CIRCular-July-Sep-2009

Infrastructure: An Essential Ingredient for Inclusive Growth
CUTS Institute for Regulation & Competition (CIRC) organised a Policy Seminar on “Achieving Inclusive Growth through Better Infrastructure Regulation” in New Delhi, on July 17, 2009, in the wake of ongoing debate on reforming regulatory framework to deliver better infrastructure services in India.

Hon’b’le Minister of State for Corporate Affairs (Independent Charge), Salman Khurshid was the Chief Guest, while three speakers were Pradeep S Mehta, Secretary General, CUTS International; Saumitra Chaudhuri, Member, Planning Commission of India; and Swaminathan S A Aiyar, Consulting Editor, The Economic Times. Nitin Desai, Chairman, CIRC Managing Committee moderated and chaired the programme.

On this occasion, the Minister released a policy document entitled Developing Infrastructure through an Ideal Regulatory Framework (see Back Cover). Nitin Desai explained that the book is a compilation of a number of articles advocating for regulatory reforms in the infrastructure sector. He added that this publication would help policymakers to take appropriate measures for better infrastructure regulation and growth in India.
_ _ _ _
EXERCISE DETAILS:
Quote verbatim the stretch of the passage on the infrastructure policy seminar from "Infrastructure: An Essential" through "services in India.". The lines that follow the passage are not required for any of this work.

AVAILABLE DATA:
_ _ _ _
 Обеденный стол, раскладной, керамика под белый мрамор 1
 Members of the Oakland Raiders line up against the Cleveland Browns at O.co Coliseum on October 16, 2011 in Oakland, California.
_ _ _ _
WRITTEN ANSWER:
Infrastructure: An Essential Ingredient for Inclusive Growth
CUTS Institute for Regulation & Competition (CIRC) organised a Policy Seminar on “Achieving Inclusive Growth through Better Infrastructure Regulation” in New Delhi, on July 17, 2009, in the wake of ongoing debate on reforming regulatory framework to deliver better infrastructure services in India.